== Data for analysis

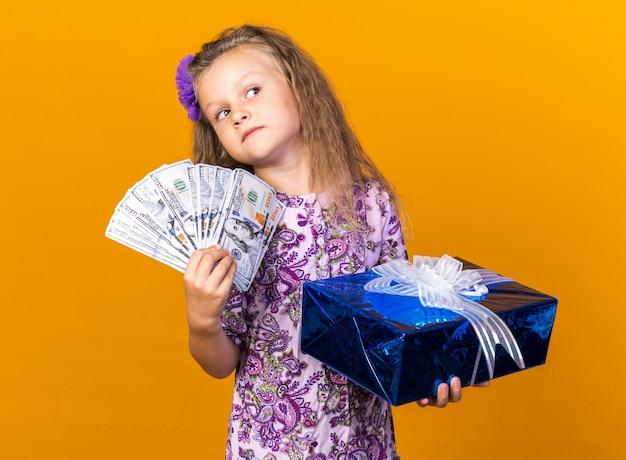 Ansiosa bambina bionda con confezione regalo e denaro guardando il lato isolato sulla parete arancione con spazio copia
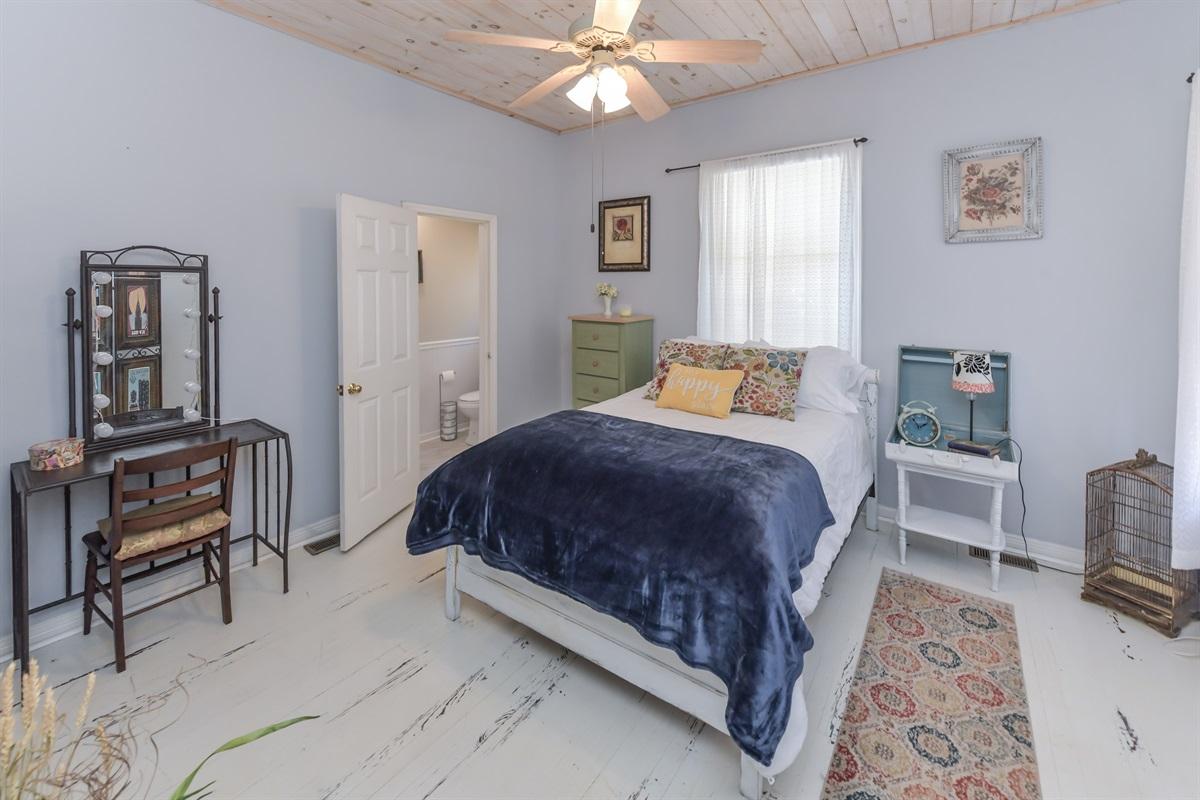 Guest bed off the den & half bath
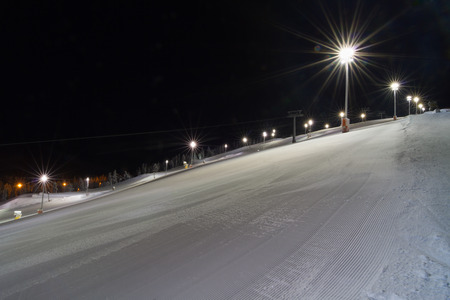 snow grooming machine: Ski slope ready for night skiing in Levi, Finland Stock Photo
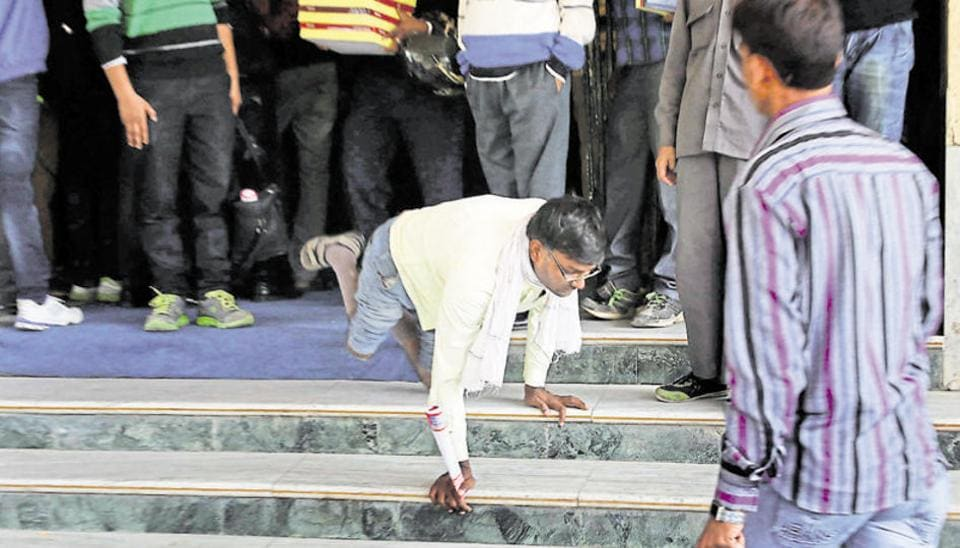 In absence of a ramp, a disabled man stumbles while climbing down the stairs after a disabled people felicitation ceremony in Jaipur. Leave aside displaying sensitivity for the disabled ,  most public places are inaccessible and have no designated spaces for wheelchair users.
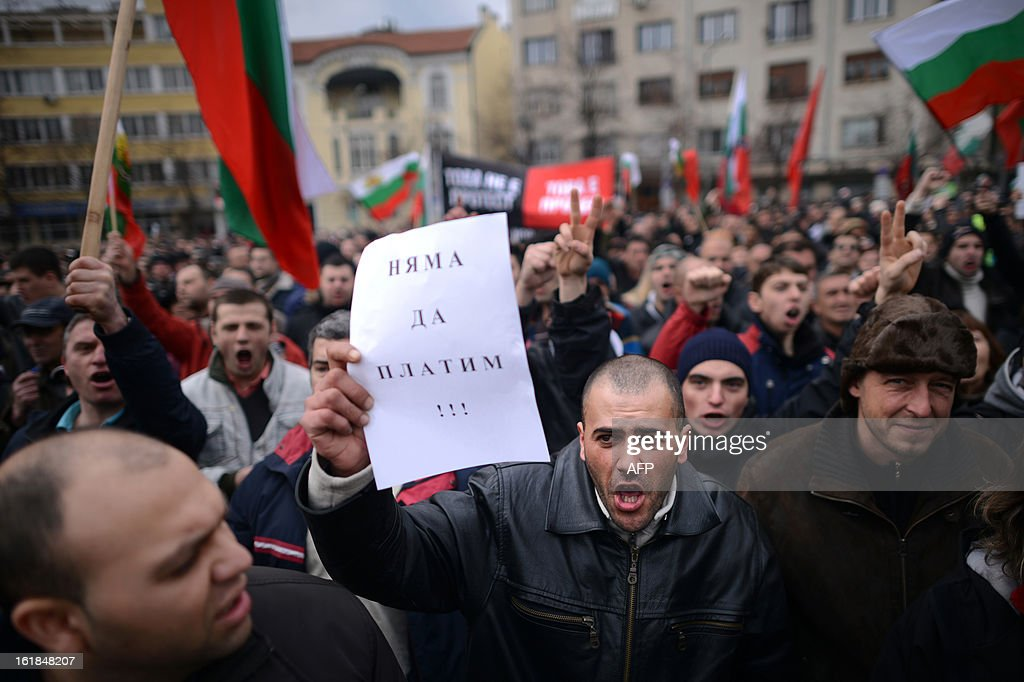 A protester holds a note reading 'We will not pay' during a protest in front of Bulgarian Parliament building in Sofia on February 17, 2013. The protesters threw rocks, firecrackers, bottles, eggs and tomatoes at the police line manning the headquarters of Czech power producer CEZ and the president's office to protest against sky-high January electricity bills in the EU's poorest country, as the government drags its feet on liberalising the energy market.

====

*What to do*:
Pictures must not appear in the copy, which must otherwise match the listing exactly.

*Task answer*:
 Ansiosa bambina bionda con confezione regalo e denaro guardando il lato isolato sulla parete arancione con spazio copia
 Guest bed off the den & half bath
 snow grooming machine: Ski slope ready for night skiing in Levi, Finland Stock Photo
 In absence of a ramp, a disabled man stumbles while climbing down the stairs after a disabled people felicitation ceremony in Jaipur. Leave aside displaying sensitivity for the disabled ,  most public places are inaccessible and have no designated spaces for wheelchair users.
 A protester holds a note reading 'We will not pay' during a protest in front of Bulgarian Parliament building in Sofia on February 17, 2013. The protesters threw rocks, firecrackers, bottles, eggs and tomatoes at the police line manning the headquarters of Czech power producer CEZ and the president's office to protest against sky-high January electricity bills in the EU's poorest country, as the government drags its feet on liberalising the energy market.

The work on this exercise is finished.